§ TASK
Find the string "scientific" in the data, and copy out each line that has it.

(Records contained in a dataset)
***

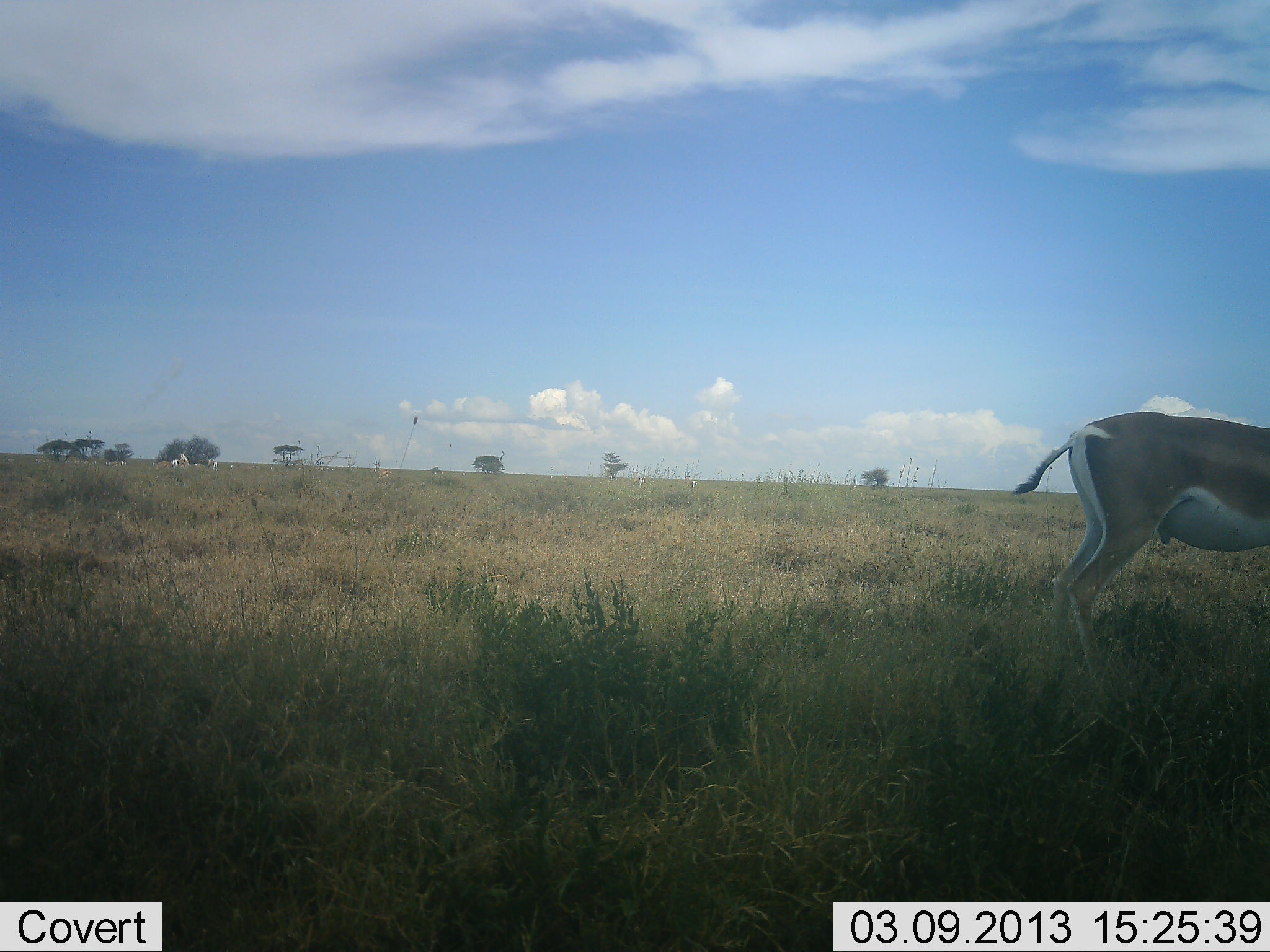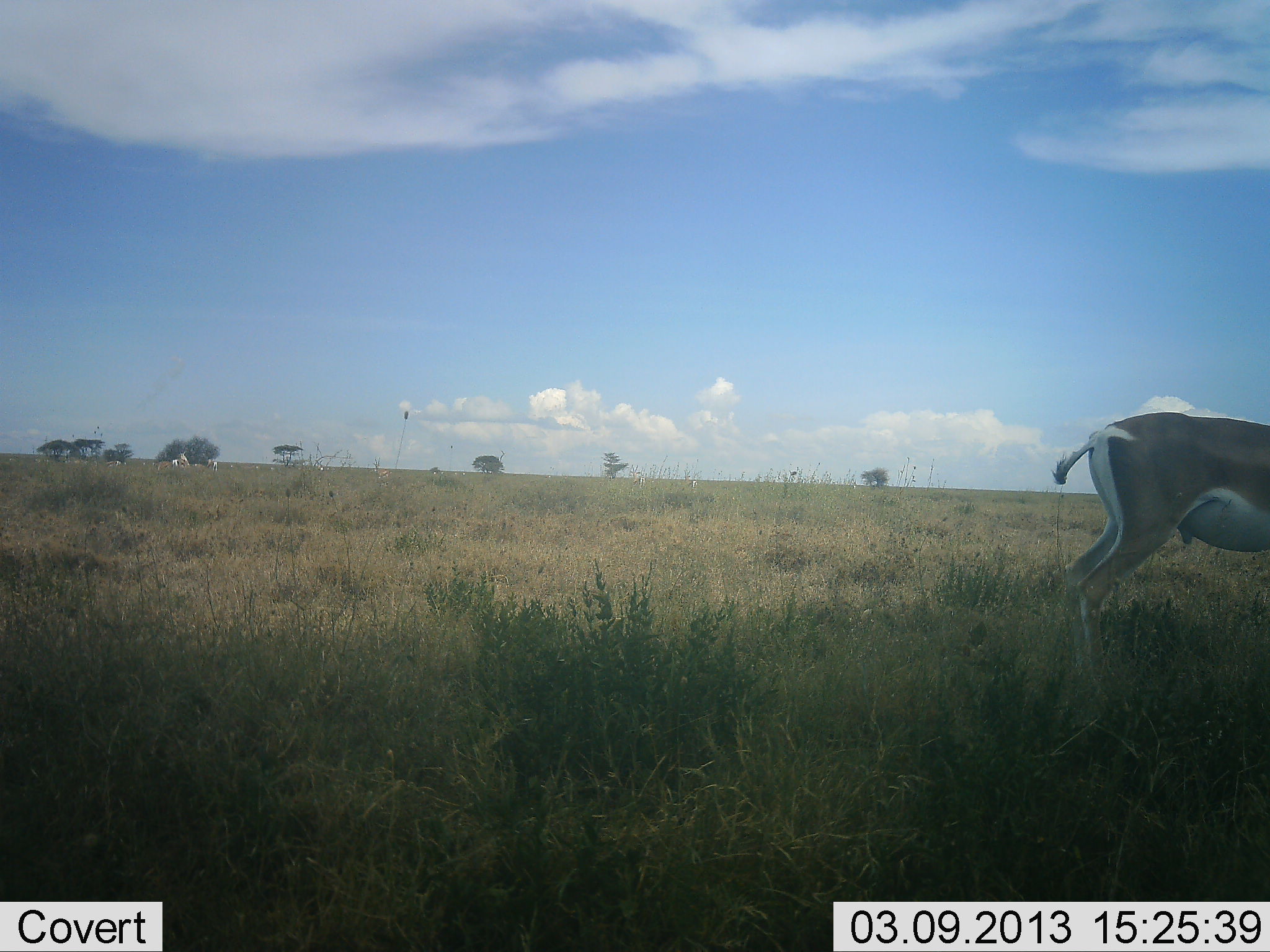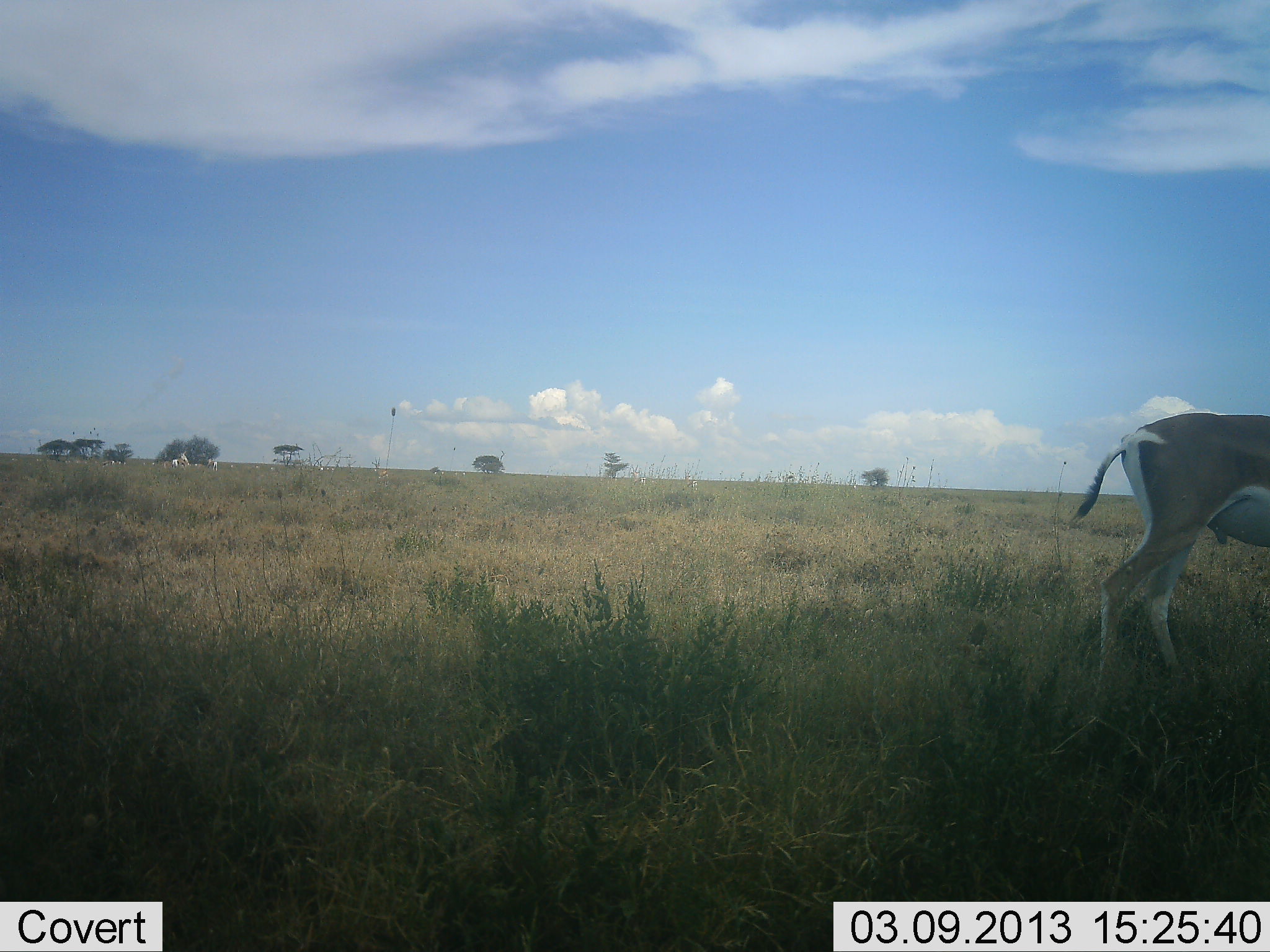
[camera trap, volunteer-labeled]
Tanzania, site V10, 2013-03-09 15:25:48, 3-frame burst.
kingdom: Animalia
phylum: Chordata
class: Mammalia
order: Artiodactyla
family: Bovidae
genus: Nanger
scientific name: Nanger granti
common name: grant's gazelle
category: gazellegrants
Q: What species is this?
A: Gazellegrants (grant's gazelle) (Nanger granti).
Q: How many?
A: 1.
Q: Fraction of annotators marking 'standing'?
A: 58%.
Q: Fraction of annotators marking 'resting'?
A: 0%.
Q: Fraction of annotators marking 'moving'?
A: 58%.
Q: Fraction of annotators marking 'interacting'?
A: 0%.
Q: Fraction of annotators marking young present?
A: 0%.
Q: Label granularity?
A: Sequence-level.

***

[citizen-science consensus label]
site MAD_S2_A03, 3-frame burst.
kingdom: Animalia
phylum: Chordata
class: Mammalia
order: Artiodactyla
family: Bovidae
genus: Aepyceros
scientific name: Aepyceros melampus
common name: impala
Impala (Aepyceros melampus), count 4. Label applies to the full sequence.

***

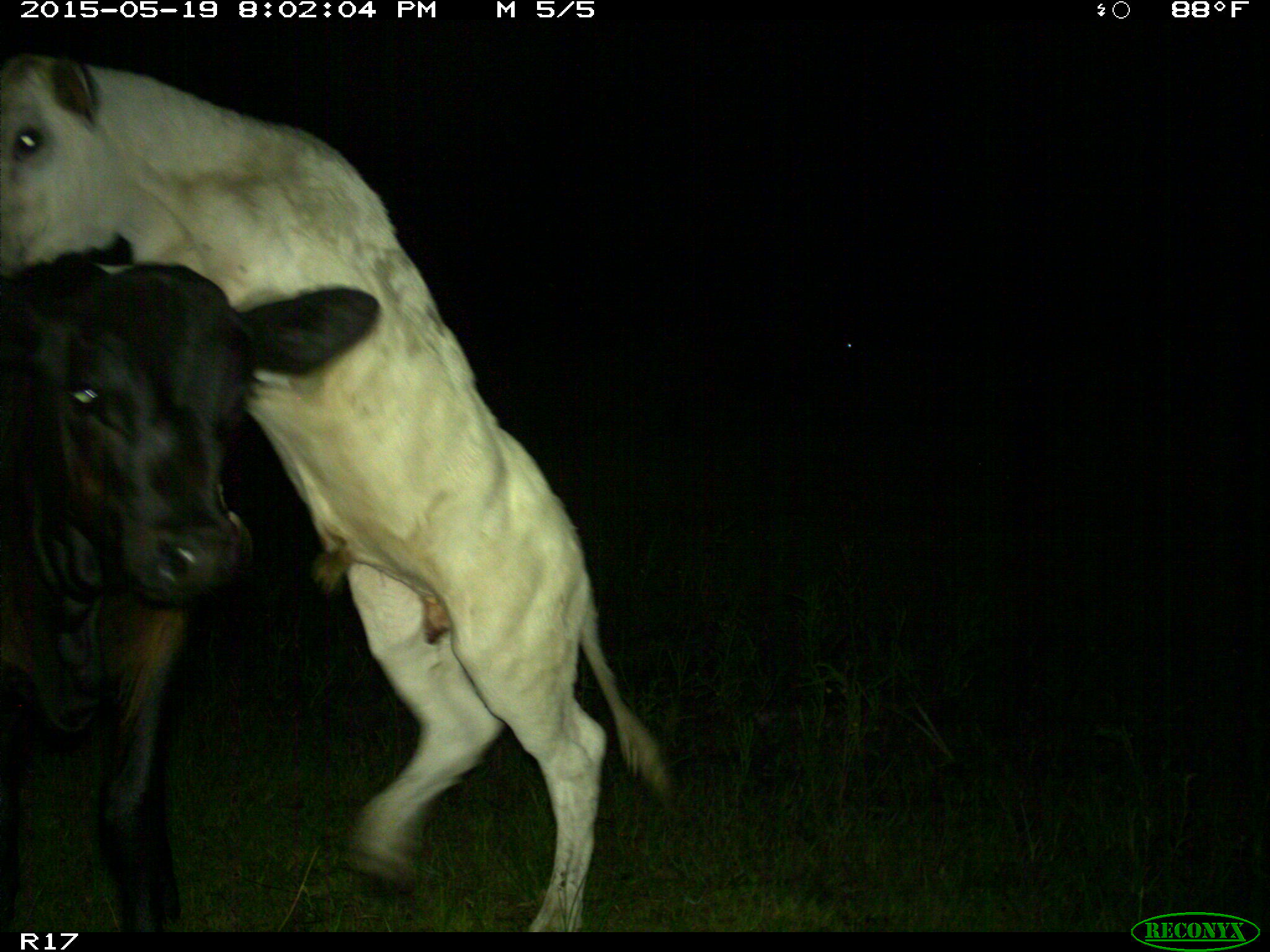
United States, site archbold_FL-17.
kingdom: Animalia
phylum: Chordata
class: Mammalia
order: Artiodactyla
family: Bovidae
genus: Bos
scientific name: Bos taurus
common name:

***

§ EXERCISE RESULT
scientific name: Nanger granti
scientific name: Aepyceros melampus
scientific name: Bos taurus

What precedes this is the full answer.